И он вновь убедился, что Чернов действительно умеет быть красноречивым. Говорил он простыми и какими-то округлыми фразами, точно расставлял ударения, многозначительно подчеркивая отдельные слова, отчего самые обычные мысли казались чуть ли не откровением. Он говорил о крестьянине — соли земли русской, создателе всех богатств, основе могущества державы Российской, но, увы, веками угнетаемом царями и помещиками, о народниках, начавших самоотверженную борьбу за освобождение крестьян, об их подвигах и жертвах, принесенных в борьбе с царизмом, и, наконец, об эсерах — наследниках и продолжателях дела народников, единственных и последовательных защитниках интересов крестьянства в наше время. Да, единственных, ибо все остальные партии представляют интересы других классов, а с крестьянством только заигрывают, да и то потому, что это основной, самый многочисленный класс народа и без его помощи ничего добиться они не могут...
«Ах вон вы куда гнете, господин Чернов! Ну ладно же, я вас на этом жульничестве и поймаю...» — усмехнулся Мясников, начав быстро набрасывать тезисы своих возражений в записную книжечку. И, продолжая время от времени поглядывать в сторону сцены, сразу заметил, как там перешептываются Нестеров, Кожевников, Злобин и другие, кивками показывая в его сторону. Да и сам Чернов, которому, видно, уже говорили, где сидит их главный враг, тоже стал поглядывать в сторону Мясникова и повысил голос:
— Взять хотя бы большевиков, партия которых называется «социал-демократической рабочей» и которая в последнее время больше всех делает реверансы перед крестьянством, пытаясь демагогическими лозунгами завоевать его сочувствие...
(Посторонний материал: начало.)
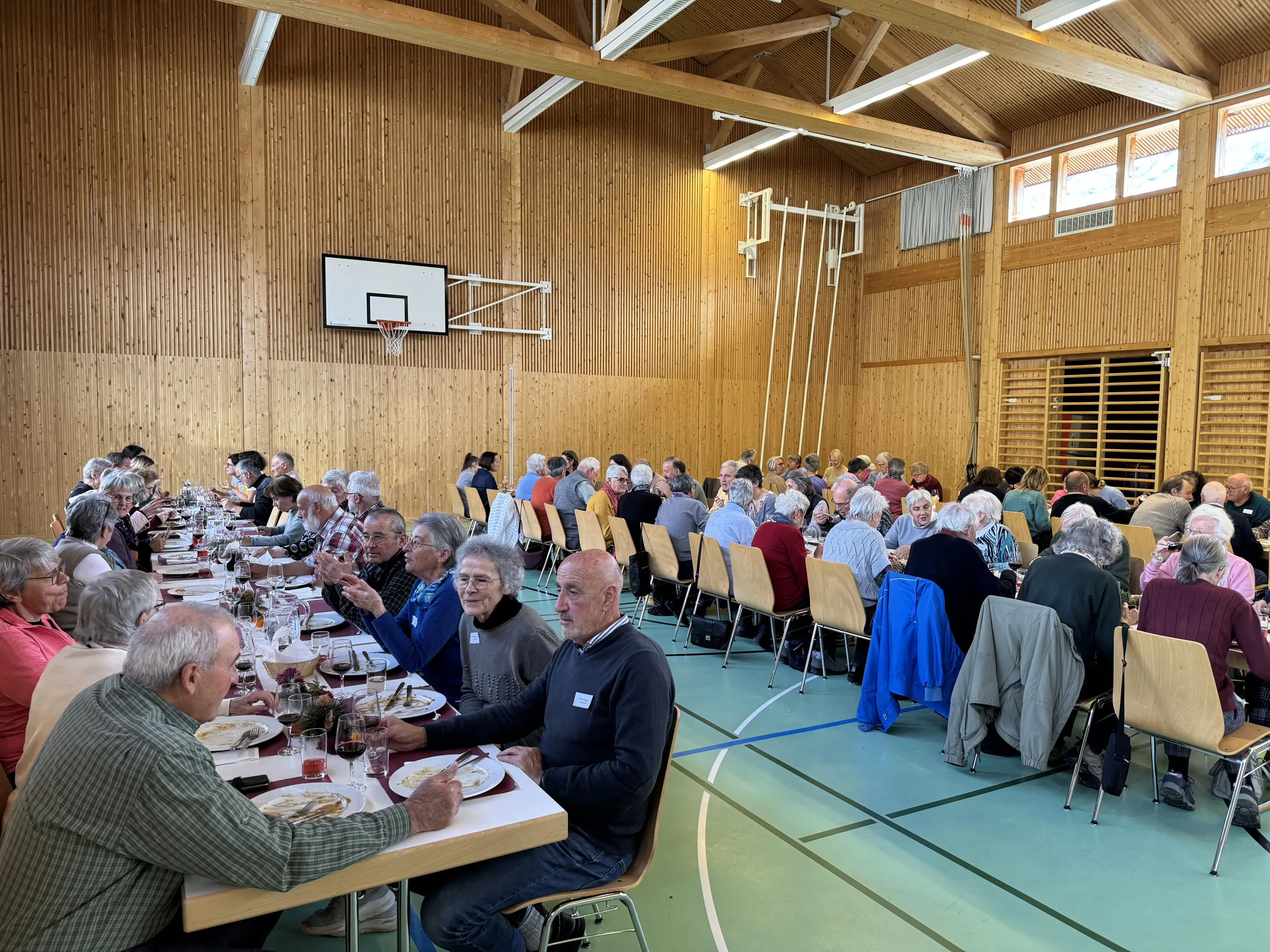 Una sala con molte persone anziane sedute a lungo a un tavolo, pronte per un pranzo. Le pareti in legno e l'illuminazione naturale creano un'atmosfera accogliente.
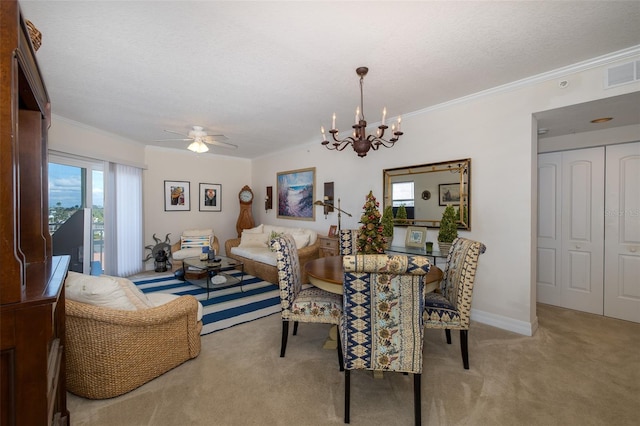 dining area featuring light colored carpet, ornamental molding, and a textured ceiling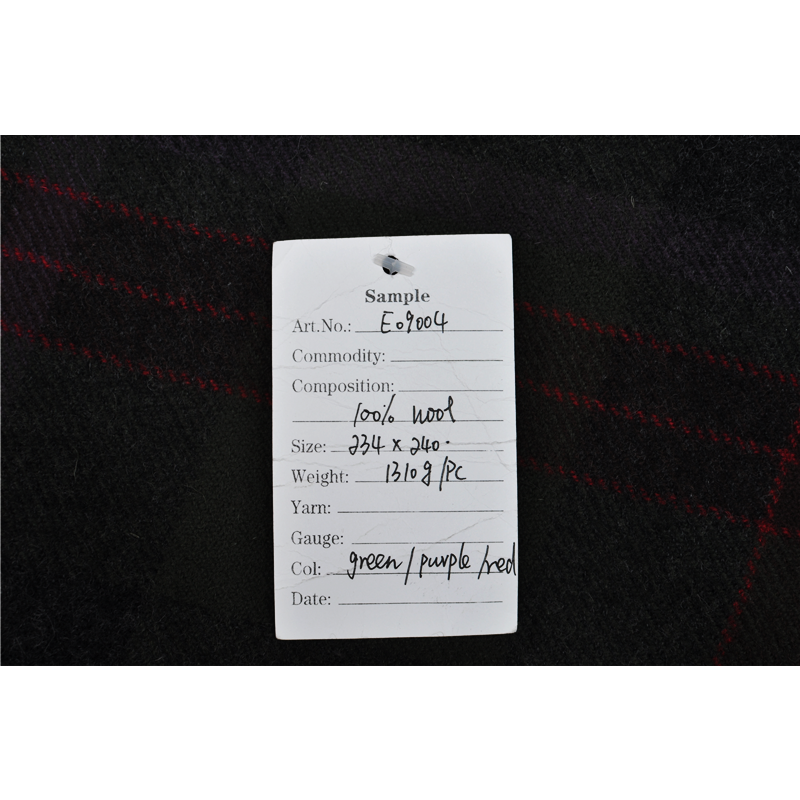 E09004 100% wool blanket with specification tag showing the 234 × 240 cm size and 1310 g weight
Сидящие в зале и по его взгляду, и по тону поняли, что оратор дошел до главной части своей речи, и многие, приводнявшись, начали смотреть в сторону Мясникова. А тот, перестав писать, с усмешкой глядел на Чернова, развивающего в это время мысль о том, что, как известно, подданная цель партии большевиков — это установление «диктатуры пролетариата». А этого пролетариата в России, как тоже известно, с гулькин нос: горстка в Петрограде, горстка в Москве да еще по горсточке в других городах — и все. И вот эту диктатуру, полное господство небольшой прослойки рабочих над всем народом, и в том числе над подавляющим его большинством, крестьянством, и хотят установить большевики! А чтобы крестьянство не сопротивлялось, они играют на его усталости от войны, на желании поскорее получить землю, выйти из тисков голода...
«Ну-ка, ну-ка, посмотрим, что ты будешь дальше говорить», — мысленно задал вопрос Мясников, угадывая, что именно здесь должна находиться ахиллесова пята демагогии Чернова. И он не ошибся, ибо внешняя логичность речи оратора здесь дала первую серьезную трещину.
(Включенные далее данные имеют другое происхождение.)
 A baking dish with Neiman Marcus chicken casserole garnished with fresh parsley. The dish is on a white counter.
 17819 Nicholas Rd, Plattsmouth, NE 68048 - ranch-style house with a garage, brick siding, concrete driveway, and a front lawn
— Они толкают крестьян на всякие беззаконные действия, — осуждающе глядя в сторону Мясникова, продолжал Чернов, — на самочинные захваты земли. А это, конечно, может привести только к анархии, междоусобице, к поражению в войне. Германский империализм, вернее, кайзер Вильгельм воспользуется победой, чтобы восстановить на троне свою сестру и царя Николая со всей помещичьей сворой, и тогда — прощай все надежды на землю вообще, на волю вообще, на власть демократии вообще!
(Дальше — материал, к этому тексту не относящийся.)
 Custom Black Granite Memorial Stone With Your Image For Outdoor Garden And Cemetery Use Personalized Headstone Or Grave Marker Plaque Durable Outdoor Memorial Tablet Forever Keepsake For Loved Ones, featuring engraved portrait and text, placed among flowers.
Мясников уже знал, на чем он будет строить свою речь. Но он не спешил выступить, ибо ему нужно было найти в старых газетах кое-какие материалы. И это промедление его тоже сбило с толку эсеров. Они вынуждены были выпускать все новых и новых ораторов, которых приберегали для отпора выступлениям большевиков. И эти ораторы говорили уже без всякого запала, невольно повторяясь и тем самым ослабляя впечатление от выступления Чернова. В зале начались разговоры, покашливание, многие делегаты выходили покурить, другие закурили прямо здесь же.
Лишь на следующий день, 24 октября, пропустив несколько ораторов, Мясников наконец поднялся на сцену. Сразу установилась тишина и взгляды всех обратились к нему. И в этой настороженной тишине вдруг из зала раздался чей-то голос: «Держись, братцы, сейчас начнется потеха!» Злобин тут же вскочил на ноги и сердито затряс колокольчиком. А Мясников, посмотрев в сторону крикуна, сказал серьезно:
— Хорошо смеется тот, кто смеется последним.
И затем для начала он вкратце изложил делегатам разницу между аграрными программами большевиков и эсеров. Но сейчас, сказал он, дело даже не в том, чья программа лучше. Сейчас важно понять, какая партия готова на самом деле выполнить собственную программу.